Stockmeyerstraße
HafenCity (1854): Heinrich Christian Meyer (4.6.1797 Nesse -26.7.1848 Hamburg). Hamburgs erster Großindustrielle, der an dieser Straße eine Stockfabrik betrieb. Vater von Heinrich Adolph Meyer und Christian Meyer sowie von Bertha Ronge, geschiedene Traun, geborene Meyer.
Siehe auch: Traunweg
Siehe auch: Charitas-Bischoff-Treppe
Siehe auch: Meyerstraße
Siehe auch: Schurzalleebrücke
Siehe auch: Stresowstraße
Siehe auch: Poppenhusenstraße
Siehe auch: Rupertistraße: Zusammenarbeit in der Immobilienbranche
Heinrich Christian Meyer stammte aus einer wenig begüterten Familie, die 1803 von Nesse bei Bremerhaven nach Hamburg gezogen war. Sein Vater hatte als Tischler keine Anstellung gefunden und betätigte sich als Rohrflechter. Aus Stuhlrohr (Rattan), das aus den asiatischen Kolonien über Holland kam, fertigte er Sitzflächen für Stühle sowie Ausklopfer aus den übrig gebliebenen Enden. Fischbein, aus dem Meyer Regenschirme und umflochtene Spazierstöcke herstellte, wurde aus den Barten großer Wale gewonnen; zur Weiterverarbeitung wurde es hauchdünn gerissen. Die Spazierstöcke musste Sohn Heinrich Christian bereits mit acht Jahren bei jedem Wetter auf den Straßen der Hamburger Innenstadt verkaufen, wodurch er schon in jungen Jahren zu dem Spitznamen „Stockmeyer“ kam. An eine Schulausbildung war nicht zu denken; er lernte notdürftig lesen und schreiben und sprach nur Plattdeutsch. Heinrich Christian Meyer war sein Leben lang bestrebt, vom Hamburger Großbürgertum als „ein einfacher Junge vom Lande“ akzeptiert zu werden. Mit zwanzig Jahren richtete er in der Hamburger Altstadt eine kleine Werkstatt, die Spazierstock- und Fischbeinfabrik H.C. Meyer jr., ein.
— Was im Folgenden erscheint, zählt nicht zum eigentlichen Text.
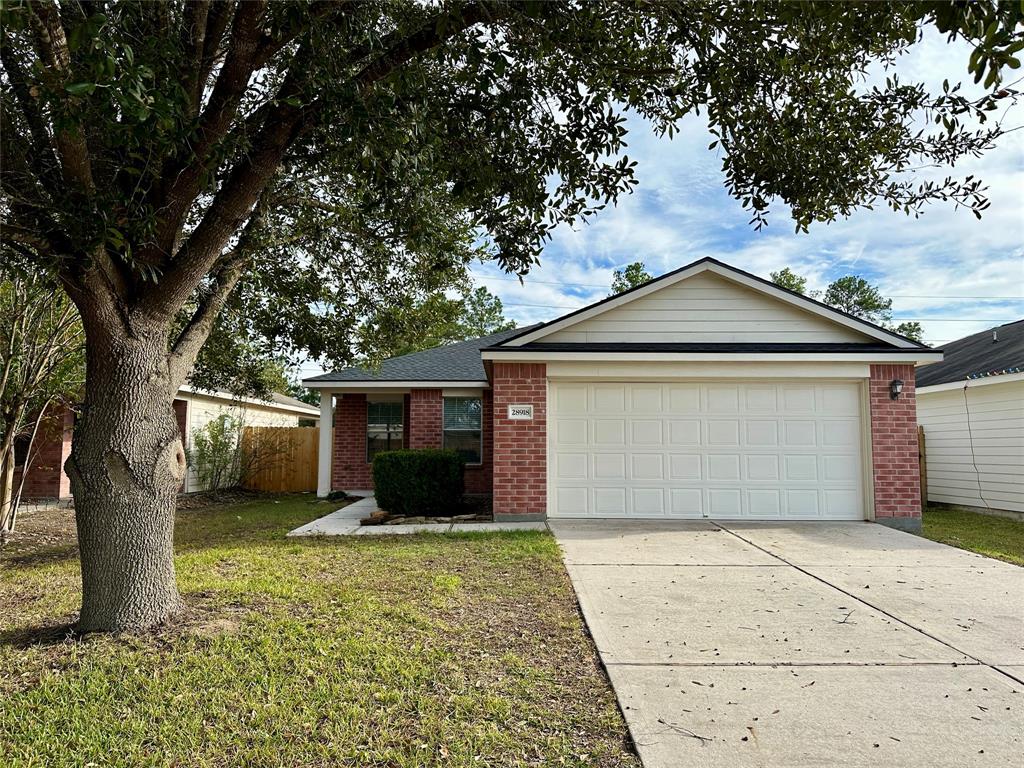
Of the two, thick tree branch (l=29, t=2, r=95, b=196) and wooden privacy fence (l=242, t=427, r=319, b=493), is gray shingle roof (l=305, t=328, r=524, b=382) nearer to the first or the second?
wooden privacy fence (l=242, t=427, r=319, b=493)

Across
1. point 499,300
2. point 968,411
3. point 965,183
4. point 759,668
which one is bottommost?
point 759,668

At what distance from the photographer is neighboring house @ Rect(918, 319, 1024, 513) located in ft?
35.4

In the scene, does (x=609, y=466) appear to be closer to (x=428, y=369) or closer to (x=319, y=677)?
(x=428, y=369)

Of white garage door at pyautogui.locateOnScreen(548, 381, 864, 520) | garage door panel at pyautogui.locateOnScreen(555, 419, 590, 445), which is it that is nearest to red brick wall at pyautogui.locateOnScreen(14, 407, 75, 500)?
garage door panel at pyautogui.locateOnScreen(555, 419, 590, 445)

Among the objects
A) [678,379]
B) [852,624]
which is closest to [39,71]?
[852,624]

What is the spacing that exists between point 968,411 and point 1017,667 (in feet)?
32.8

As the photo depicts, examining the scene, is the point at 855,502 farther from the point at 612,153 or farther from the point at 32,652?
the point at 32,652

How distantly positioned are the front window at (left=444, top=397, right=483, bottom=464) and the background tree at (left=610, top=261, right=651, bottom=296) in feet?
55.9

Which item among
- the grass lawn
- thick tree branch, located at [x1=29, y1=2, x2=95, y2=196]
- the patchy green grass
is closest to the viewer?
the grass lawn

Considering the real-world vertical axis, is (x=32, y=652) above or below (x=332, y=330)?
below

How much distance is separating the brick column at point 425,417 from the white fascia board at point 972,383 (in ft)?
34.1

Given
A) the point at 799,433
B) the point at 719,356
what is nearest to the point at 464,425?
the point at 719,356

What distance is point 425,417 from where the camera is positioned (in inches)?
554

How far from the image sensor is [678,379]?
31.9 ft
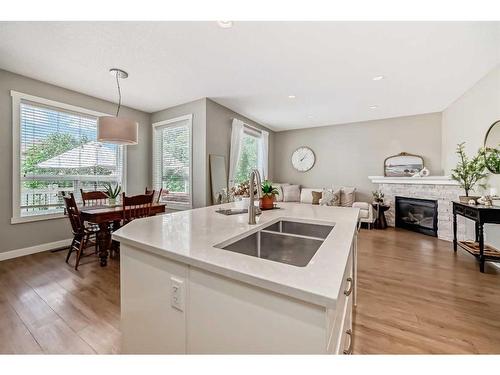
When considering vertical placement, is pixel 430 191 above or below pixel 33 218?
above

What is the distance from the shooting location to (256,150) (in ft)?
18.8

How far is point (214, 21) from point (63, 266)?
3.23 m

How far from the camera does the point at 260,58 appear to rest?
2535mm

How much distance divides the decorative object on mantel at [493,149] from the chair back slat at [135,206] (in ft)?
14.5

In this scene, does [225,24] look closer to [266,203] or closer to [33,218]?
Result: [266,203]

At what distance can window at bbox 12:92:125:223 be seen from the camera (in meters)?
2.98

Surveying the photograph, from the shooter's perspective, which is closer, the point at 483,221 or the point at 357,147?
the point at 483,221

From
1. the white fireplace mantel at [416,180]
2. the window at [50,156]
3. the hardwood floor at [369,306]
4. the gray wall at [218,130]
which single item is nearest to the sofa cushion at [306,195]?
the white fireplace mantel at [416,180]

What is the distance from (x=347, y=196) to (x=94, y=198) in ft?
16.5

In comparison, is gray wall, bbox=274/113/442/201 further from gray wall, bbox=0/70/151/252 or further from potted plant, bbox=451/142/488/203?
gray wall, bbox=0/70/151/252

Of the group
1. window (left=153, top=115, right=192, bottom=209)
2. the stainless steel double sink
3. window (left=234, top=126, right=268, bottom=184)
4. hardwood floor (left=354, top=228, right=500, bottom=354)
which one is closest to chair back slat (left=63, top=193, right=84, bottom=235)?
window (left=153, top=115, right=192, bottom=209)

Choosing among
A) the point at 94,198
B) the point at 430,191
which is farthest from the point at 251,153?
the point at 430,191

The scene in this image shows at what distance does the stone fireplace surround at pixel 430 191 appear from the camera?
3910mm

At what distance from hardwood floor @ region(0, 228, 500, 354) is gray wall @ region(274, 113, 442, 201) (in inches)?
105
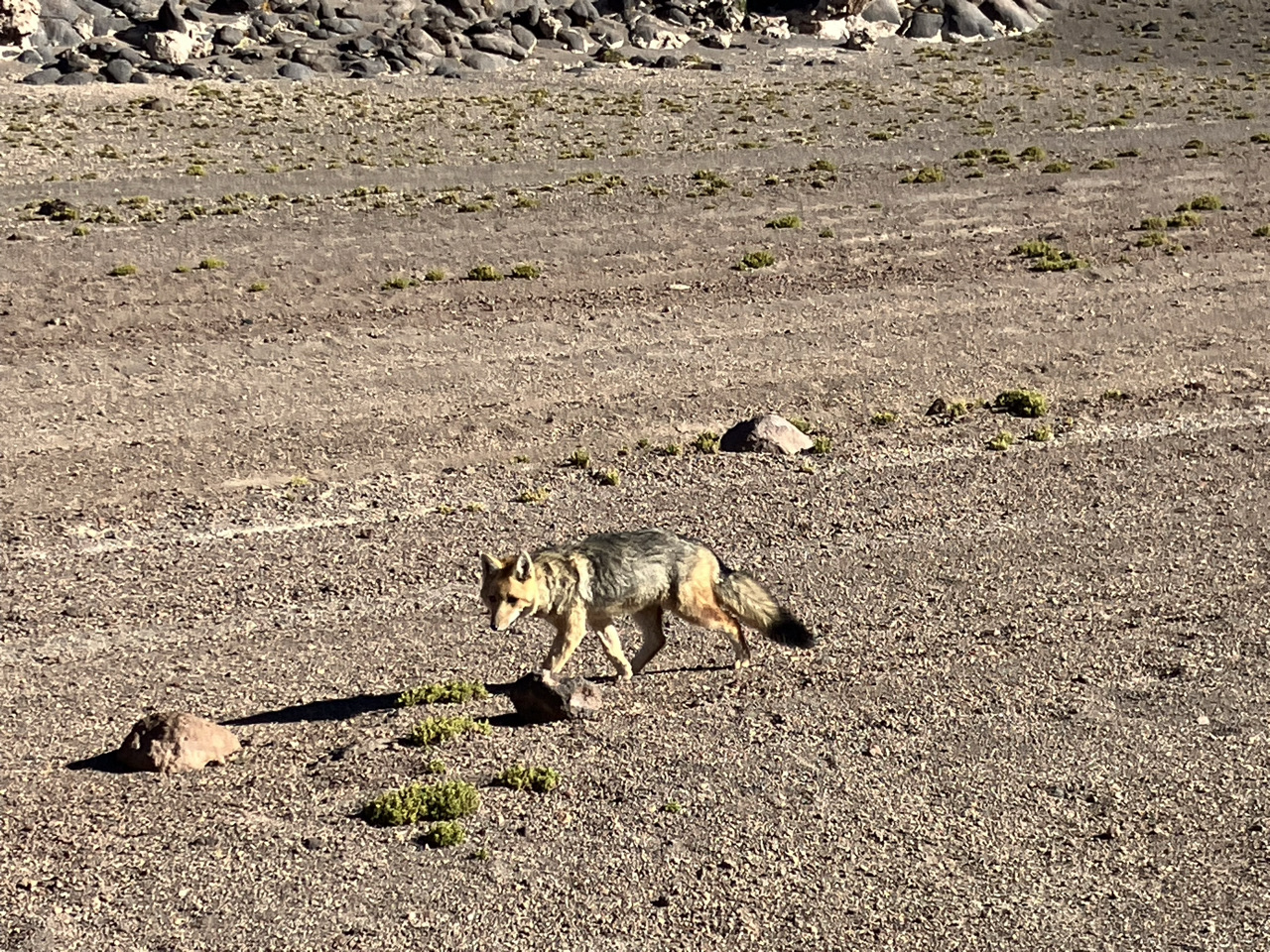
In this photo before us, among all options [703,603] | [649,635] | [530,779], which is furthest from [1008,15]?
[530,779]

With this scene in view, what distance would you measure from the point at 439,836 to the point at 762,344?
1721cm

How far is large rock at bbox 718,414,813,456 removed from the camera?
19.7m

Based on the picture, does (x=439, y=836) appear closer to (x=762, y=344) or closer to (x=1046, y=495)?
(x=1046, y=495)

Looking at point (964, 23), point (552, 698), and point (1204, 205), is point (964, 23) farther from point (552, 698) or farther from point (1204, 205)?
point (552, 698)

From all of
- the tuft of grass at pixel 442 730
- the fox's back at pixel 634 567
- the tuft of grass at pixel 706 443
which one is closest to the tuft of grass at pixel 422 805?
the tuft of grass at pixel 442 730

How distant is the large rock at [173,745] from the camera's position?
10883 millimetres

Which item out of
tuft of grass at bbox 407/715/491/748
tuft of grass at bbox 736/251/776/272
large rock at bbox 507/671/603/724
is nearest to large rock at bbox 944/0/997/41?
tuft of grass at bbox 736/251/776/272

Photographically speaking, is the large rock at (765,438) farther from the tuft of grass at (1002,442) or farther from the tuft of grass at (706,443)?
the tuft of grass at (1002,442)

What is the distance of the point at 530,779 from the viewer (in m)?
10.8

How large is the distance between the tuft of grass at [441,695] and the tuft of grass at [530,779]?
1.34 m

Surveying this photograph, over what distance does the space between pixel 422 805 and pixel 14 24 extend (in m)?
77.7

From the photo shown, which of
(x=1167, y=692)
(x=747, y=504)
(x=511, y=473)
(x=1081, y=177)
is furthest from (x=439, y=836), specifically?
(x=1081, y=177)

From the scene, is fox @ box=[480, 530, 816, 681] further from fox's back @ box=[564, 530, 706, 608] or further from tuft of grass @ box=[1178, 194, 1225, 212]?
tuft of grass @ box=[1178, 194, 1225, 212]

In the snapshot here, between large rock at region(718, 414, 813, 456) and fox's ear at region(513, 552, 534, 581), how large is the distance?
8.84 meters
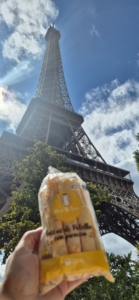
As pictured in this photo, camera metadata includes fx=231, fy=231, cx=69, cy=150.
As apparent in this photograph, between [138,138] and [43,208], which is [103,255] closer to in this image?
[43,208]

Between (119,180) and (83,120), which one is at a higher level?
(83,120)

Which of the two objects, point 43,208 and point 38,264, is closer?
point 38,264

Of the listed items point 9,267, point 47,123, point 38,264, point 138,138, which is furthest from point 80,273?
point 47,123

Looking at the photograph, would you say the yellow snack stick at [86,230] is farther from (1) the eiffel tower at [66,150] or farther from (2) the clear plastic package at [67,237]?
(1) the eiffel tower at [66,150]

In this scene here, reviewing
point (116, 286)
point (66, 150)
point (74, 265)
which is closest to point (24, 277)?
point (74, 265)

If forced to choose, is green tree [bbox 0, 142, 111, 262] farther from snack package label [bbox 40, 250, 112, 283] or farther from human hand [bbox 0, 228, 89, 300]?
snack package label [bbox 40, 250, 112, 283]

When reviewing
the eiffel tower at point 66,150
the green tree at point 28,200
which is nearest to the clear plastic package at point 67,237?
the green tree at point 28,200

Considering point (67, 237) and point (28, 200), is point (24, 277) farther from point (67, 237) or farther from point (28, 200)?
point (28, 200)
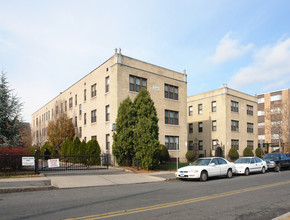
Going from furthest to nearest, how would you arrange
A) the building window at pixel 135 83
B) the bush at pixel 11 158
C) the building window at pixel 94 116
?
1. the building window at pixel 94 116
2. the building window at pixel 135 83
3. the bush at pixel 11 158

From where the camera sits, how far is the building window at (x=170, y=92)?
30814 mm

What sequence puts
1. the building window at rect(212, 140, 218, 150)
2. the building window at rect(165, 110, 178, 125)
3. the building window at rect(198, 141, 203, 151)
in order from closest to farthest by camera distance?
the building window at rect(165, 110, 178, 125) → the building window at rect(212, 140, 218, 150) → the building window at rect(198, 141, 203, 151)

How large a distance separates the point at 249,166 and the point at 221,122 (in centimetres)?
1960

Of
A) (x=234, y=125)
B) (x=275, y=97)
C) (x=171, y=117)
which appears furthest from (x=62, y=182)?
(x=275, y=97)

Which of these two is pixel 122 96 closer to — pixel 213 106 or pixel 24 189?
pixel 24 189

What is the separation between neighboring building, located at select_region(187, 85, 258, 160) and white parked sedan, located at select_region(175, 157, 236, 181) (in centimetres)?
2072

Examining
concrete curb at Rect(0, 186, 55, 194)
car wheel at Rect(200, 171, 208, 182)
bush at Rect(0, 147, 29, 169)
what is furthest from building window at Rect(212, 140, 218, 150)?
concrete curb at Rect(0, 186, 55, 194)

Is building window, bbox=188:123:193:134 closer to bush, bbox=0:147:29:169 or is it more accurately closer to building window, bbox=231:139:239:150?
building window, bbox=231:139:239:150

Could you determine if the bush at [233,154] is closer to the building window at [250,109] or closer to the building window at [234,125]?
the building window at [234,125]

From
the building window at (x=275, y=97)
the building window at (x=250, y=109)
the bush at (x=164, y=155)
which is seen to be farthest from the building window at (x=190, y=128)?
the building window at (x=275, y=97)

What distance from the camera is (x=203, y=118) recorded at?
42844 millimetres

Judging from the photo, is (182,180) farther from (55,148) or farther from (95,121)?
(55,148)

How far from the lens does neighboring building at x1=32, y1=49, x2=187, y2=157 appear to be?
2664 cm

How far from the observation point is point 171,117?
101 feet
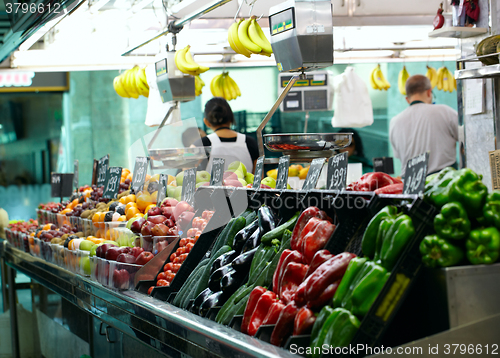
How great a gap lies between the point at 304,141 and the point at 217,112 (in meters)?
1.91

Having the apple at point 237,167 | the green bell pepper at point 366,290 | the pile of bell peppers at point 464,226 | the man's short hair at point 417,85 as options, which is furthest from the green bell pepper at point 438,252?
the man's short hair at point 417,85

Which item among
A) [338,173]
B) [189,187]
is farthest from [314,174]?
[189,187]

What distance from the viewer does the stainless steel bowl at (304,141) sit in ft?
9.74

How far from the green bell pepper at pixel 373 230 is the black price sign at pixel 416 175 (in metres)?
0.08

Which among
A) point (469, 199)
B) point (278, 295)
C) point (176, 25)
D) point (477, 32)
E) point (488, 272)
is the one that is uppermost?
point (176, 25)

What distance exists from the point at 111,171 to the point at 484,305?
10.3 ft

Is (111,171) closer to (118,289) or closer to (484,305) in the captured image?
(118,289)

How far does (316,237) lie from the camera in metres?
1.73

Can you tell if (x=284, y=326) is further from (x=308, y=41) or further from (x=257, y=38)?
(x=257, y=38)

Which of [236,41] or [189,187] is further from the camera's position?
[236,41]

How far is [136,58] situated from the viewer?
6738 mm

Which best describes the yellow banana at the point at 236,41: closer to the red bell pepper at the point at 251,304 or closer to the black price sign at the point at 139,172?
the black price sign at the point at 139,172

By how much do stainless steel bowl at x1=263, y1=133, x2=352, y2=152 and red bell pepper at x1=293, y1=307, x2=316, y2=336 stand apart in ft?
4.93

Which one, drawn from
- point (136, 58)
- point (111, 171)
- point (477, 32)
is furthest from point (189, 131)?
point (136, 58)
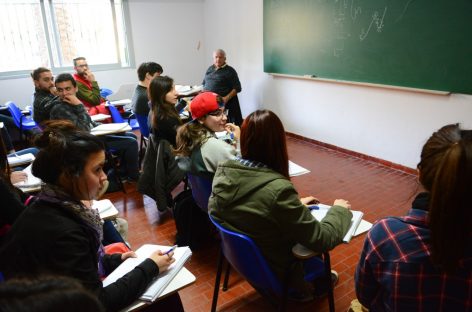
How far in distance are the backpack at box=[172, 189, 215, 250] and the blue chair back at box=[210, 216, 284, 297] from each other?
1016 millimetres

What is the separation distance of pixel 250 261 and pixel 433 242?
74 cm

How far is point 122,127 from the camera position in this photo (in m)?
3.69

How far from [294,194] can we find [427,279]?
0.54m

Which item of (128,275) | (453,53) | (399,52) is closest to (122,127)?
(128,275)

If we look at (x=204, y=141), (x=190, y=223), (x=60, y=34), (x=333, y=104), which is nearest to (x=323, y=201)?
(x=190, y=223)

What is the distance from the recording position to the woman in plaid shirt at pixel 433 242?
0.89m

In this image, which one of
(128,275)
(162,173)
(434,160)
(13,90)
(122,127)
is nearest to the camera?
(434,160)

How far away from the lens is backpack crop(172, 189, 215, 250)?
8.66 feet

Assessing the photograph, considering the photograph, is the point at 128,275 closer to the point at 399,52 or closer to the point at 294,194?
the point at 294,194

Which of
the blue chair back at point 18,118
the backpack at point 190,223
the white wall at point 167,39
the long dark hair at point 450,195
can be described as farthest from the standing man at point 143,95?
the long dark hair at point 450,195

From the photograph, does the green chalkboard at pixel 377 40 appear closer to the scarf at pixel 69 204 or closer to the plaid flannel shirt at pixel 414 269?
the plaid flannel shirt at pixel 414 269

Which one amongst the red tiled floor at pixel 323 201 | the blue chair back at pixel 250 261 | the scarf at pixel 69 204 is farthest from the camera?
the red tiled floor at pixel 323 201

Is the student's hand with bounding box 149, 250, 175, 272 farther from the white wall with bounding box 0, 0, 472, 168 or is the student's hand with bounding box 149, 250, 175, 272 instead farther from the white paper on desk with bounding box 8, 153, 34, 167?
the white wall with bounding box 0, 0, 472, 168

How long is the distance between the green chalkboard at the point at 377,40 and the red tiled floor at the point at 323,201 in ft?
3.40
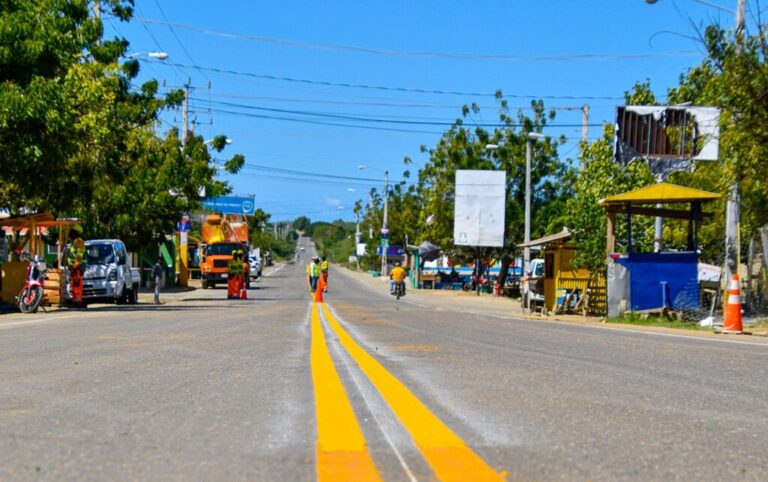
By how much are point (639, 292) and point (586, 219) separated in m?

Die Geschäfte liefen gut, und bereits vier Jahre später bezog Meyer ein mehrstöckiges Haus, das Platz für die mittlerweile sechsköpfige Familie, ein Ladengeschäft, ein Lager und eine Werkstatt bot. Seine Spezialität waren nach wie vor die Spazierstöcke und Rattanstühle, doch jetzt verarbeitete er auch weitere Rohstoffe aus den überseeischen Kolonien der europäischen Großmächte: Kokosnüsse, Perlmutt, Schildpatt, Hippopotamus-Zähne und Elfenbein. Aus diesen wurden Luxusgegenstände für das aufstrebende Bürgertum gefertigt, anfangs Knäufe für Spazierstöcke, Regenschirme und Griffe für Tafelbesteck, später auch Klaviertasten, Billardkugeln, Fächer, Gebetbuch- und Bürstendeckel. Aus Bambus und Zuckerrohr wurden Waffenstöcke, scharfe Klingen in schmalen Röhren als modische Accessoires produziert.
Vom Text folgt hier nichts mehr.